**EXTRACT:**
■ ■ ■ ■ ■

In numerous media quotes, the national polygamy movement has been frequently "shouting from the rooftops" its opposition to the FLDS and to the crimes associated with that rogue Mormon sect. 

On Thursday, April 3, 2008, law enforcement raided the Eldorado Texas compound of the Mormon-based FLDS, the Fundamentalist Church of Jesus Christ of Latter Day Saints. Eighteen minor girls were taken into state protective custody. By the following Monday, 401 children had been taken away, along with 133 adult women. The Texas compound was a secondary location set up in recent years by the FLDS leader and convicted criminal Warren Jeffs. This secondary location was intended as a way for their rogue sect to retreat from mounting legal pressures for so many authoritarian abuses and underaged marriages at their primary location on the Utah/Arizona border. Child Protective Services in Texas alleged that a 16-year-old girl from inside the Eldorado compound called in crisis. They asserted that she had told them that she was being abused, had been forced to marry a 50 year-old-man, and had given birth to his child when she was 15. With that as justification, a court order for the raid was issued. According to news reports, the raid occurred without resistance, and the unknown 16 year old caller was not yet found.

■ ■ ■ ■ ■

**PROBLEM DETAILS:**
Continue the account of the 2008 raid on the FLDS compound in Eldorado, Texas, starting after its last sentence.

[Quantitative chart reasoning data]
■ ■ ■ ■ ■

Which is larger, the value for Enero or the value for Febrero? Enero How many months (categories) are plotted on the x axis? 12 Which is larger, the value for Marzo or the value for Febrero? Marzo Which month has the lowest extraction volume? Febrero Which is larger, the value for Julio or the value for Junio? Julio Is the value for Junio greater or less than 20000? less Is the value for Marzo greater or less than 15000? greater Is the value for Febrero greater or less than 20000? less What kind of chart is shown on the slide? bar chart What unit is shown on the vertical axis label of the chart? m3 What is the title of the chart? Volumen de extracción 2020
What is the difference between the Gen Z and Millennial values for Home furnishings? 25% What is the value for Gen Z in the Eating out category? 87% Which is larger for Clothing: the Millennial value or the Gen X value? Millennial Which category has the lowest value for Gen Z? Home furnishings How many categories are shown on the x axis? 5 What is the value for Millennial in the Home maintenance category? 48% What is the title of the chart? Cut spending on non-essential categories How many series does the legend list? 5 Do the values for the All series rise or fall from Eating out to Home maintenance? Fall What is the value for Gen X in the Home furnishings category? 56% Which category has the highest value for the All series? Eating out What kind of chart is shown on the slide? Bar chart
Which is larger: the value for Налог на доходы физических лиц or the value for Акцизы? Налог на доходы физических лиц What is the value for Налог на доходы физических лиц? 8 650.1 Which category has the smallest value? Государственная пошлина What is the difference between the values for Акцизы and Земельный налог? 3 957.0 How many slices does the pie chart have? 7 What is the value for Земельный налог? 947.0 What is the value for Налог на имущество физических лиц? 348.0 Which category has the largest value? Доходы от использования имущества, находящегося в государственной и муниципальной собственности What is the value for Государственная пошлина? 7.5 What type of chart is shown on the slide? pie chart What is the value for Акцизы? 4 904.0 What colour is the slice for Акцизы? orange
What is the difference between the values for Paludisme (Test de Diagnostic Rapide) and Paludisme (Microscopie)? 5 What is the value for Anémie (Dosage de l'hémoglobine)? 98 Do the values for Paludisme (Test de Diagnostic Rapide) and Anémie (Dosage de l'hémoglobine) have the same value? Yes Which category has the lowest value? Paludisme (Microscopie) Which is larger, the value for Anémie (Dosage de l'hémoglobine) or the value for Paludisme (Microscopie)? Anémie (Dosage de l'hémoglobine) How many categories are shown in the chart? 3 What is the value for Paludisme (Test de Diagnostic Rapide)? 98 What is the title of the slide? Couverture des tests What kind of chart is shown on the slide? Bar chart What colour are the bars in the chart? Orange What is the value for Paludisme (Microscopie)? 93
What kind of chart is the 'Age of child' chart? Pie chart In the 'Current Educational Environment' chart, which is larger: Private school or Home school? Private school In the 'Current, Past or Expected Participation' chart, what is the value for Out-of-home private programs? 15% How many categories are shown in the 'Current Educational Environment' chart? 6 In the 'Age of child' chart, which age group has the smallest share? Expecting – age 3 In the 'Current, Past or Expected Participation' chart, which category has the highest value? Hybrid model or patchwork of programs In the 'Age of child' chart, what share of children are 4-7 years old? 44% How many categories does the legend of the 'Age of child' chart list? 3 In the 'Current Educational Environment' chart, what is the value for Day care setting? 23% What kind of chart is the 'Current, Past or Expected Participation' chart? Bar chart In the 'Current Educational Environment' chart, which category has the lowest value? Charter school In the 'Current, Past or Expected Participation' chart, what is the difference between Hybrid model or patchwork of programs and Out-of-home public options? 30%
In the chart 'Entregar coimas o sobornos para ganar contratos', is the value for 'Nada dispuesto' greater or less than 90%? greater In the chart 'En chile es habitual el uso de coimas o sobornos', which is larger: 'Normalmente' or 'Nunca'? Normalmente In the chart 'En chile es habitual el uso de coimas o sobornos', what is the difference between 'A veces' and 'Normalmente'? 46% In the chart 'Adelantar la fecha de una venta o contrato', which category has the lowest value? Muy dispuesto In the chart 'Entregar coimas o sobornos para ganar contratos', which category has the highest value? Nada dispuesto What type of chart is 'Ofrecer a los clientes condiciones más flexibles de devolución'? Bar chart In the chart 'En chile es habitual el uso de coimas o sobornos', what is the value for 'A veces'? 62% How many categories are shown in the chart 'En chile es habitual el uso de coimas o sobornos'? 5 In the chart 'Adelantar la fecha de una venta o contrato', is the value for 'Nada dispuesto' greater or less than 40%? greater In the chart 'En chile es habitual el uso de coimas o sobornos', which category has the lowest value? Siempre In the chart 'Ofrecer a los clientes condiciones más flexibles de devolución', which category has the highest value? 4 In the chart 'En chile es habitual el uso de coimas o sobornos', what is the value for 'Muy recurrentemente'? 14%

■ ■ ■ ■ ■

**RESULT OF THE TASK:**
While untainted polygamy itself simply can not possibly be a real crime for free consenting-adults, any actual real crimes of abuse should absolutely be legally dealt with where they occur. For that reason, the national polygamy rights movement has been "shouting from the rooftops" to the media that neither Warren Jeffs nor the members of the FLDS have anything to do with the polygamy rights movement for normal consenting-adult citizens. While there are real concerns about the heavy-handed tactics of the raid itself with the "mere lambs" of FLDS-manipulated children and women, it is still a fact that the national movement still opposes - and has always opposed - the FLDS. 
Accordingly, as the news of this raid goes forward, all reporting media have a journalistic ethical obligation to report this fact of the national movement's opposition to the FLDS. To assist such media, numerous examples are herewith provided, below, of quotes from recent past media reports regarding the national polygamy rights movement. All of the media are invited to use any of the quotes, below, in finally reporting the truth of this fact. 
From press releases, to reports and broadcasts from CNS News, the Associated Press, and Court TV (later re-named as TruTV), the following quotes comprise just a small sample of the national polygamy rights movement’s repeatedly stated opposition to the FLDS and the crimes associated with that rogue Mormon sect.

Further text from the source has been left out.